Repository files navigation

David Bressler's guide to getting coref code up and running:

  • git clone this repo into e2e-coref folder
  • cd e2e-coref
  • #Need to set up a virtualenv for Python2, and activate it
  • virtualenv --python=/usr/bin/python2.7 env_e2e_2p7
  • source env_e2e_2p7/bin/activate
  • #install the requirements
  • pip install -r requirements.txt
  • #download the data, and move to the root of the folder
  • gdown https://drive.google.com/uc?id=1fkifqZzdzsOEo0DXMzCFjiNXqsKG_cHi
  • #Move the downloaded file to the root of the repo and extract: tar -xzvf e2e-coref.tgz
  • tar -xzvf e2e-coref.tgz
  • #Download GloVe embeddings and build custom kernels by running setup_all.sh
  • ./setup_all.sh
  • #Now, input should be .json file, with a field called 'results', which contains a list of dictionaries containing the articles that you want processed in the "body" field
  • #E.g. if you have two articles you want processed, when the json is loaded as 'the_dic', the article text should be here the_dic['results'][0]['body'] and here the_dic['results'][1]['body']
  • #Then edit run_bulk_coref.py with the following:
  • runtypea=0
  • namea= 'your_entity' # e.g. if your json file is 'Tesla.json', this line should be namea='Tesla'
  • #The output is a json file (e.g. 'Tesla_coref.json'), which contains fields for 'e2e_body', 'predicted_clusters', and 'clusters_words'
  • #'e2e_body' is the tokenized version of your input text
  • #'predicted_clusters' contains the indices into e2e_body for each of the detected coref chains
  • #'clusters_words' contains the words in each of the detected coref chains

Higher-order Coreference Resolution with Coarse-to-fine Inference

Introduction

This repository contains the code for replicating results from

Getting Started

  • Install python (either 2 or 3) requirements: pip install -r requirements.txt
  • Download pretrained models at https://drive.google.com/file/d/1fkifqZzdzsOEo0DXMzCFjiNXqsKG_cHi
    • Move the downloaded file to the root of the repo and extract: tar -xzvf e2e-coref.tgz
  • Download GloVe embeddings and build custom kernels by running setup_all.sh.
    • There are 3 platform-dependent ways to build custom TensorFlow kernels. Please comment/uncomment the appropriate lines in the script.
  • To train your own models, run setup_training.sh
    • This assumes access to OntoNotes 5.0. Please edit the ontonotes_path variable.

Training Instructions

  • Experiment configurations are found in experiments.conf
  • Choose an experiment that you would like to run, e.g. best
  • Training: python train.py <experiment>
  • Results are stored in the logs directory and can be viewed via TensorBoard.
  • Evaluation: python evaluate.py <experiment>

Demo Instructions

  • Command-line demo: python demo.py final
  • To run the demo with other experiments, replace final with your configuration name.

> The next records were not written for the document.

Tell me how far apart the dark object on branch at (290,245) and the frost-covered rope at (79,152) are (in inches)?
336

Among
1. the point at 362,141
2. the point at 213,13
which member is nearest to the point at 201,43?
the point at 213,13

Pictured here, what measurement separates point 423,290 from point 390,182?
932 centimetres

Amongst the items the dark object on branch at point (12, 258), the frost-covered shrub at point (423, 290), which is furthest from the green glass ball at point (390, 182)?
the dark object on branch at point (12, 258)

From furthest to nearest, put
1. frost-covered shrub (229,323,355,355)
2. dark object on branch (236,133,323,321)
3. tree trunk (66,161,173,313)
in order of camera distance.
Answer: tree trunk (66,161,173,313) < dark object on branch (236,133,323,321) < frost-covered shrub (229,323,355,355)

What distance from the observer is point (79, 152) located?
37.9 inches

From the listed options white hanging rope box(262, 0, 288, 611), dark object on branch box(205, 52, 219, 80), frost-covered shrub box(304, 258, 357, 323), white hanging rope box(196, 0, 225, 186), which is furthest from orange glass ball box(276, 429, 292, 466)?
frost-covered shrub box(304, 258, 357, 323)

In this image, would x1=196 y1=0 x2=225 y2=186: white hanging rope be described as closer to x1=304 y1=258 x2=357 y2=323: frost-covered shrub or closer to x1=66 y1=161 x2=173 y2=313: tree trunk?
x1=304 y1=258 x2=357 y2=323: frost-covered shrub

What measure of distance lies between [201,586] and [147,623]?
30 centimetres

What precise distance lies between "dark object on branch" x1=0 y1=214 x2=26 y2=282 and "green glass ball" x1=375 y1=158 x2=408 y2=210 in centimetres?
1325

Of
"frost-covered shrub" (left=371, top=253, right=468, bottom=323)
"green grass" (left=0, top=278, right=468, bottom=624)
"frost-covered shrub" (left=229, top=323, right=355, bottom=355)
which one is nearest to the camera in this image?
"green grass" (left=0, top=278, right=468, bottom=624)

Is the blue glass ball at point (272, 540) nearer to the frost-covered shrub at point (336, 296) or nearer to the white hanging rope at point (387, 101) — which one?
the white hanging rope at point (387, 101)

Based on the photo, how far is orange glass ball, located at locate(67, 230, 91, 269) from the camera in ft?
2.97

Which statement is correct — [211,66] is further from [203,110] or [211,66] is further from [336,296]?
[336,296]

Batched Prediction Instructions

  • Create a file where each line is in the following json format (make sure to strip the newlines so each line is well-formed json):
{
  "clusters": [],
  "doc_key": "nw",
  "sentences": [["This", "is", "the", "first", "sentence", "."], ["This", "is", "the", "second", "."]],
  "speakers": [["spk1", "spk1", "spk1", "spk1", "spk1", "spk1"], ["spk2", "spk2", "spk2", "spk2", "spk2"]]
}
  • clusters should be left empty and is only used for evaluation purposes.
  • doc_key indicates the genre, which can be one of the following: "bc", "bn", "mz", "nw", "pt", "tc", "wb"
  • speakers indicates the speaker of each word. These can be all empty strings if there is only one known speaker.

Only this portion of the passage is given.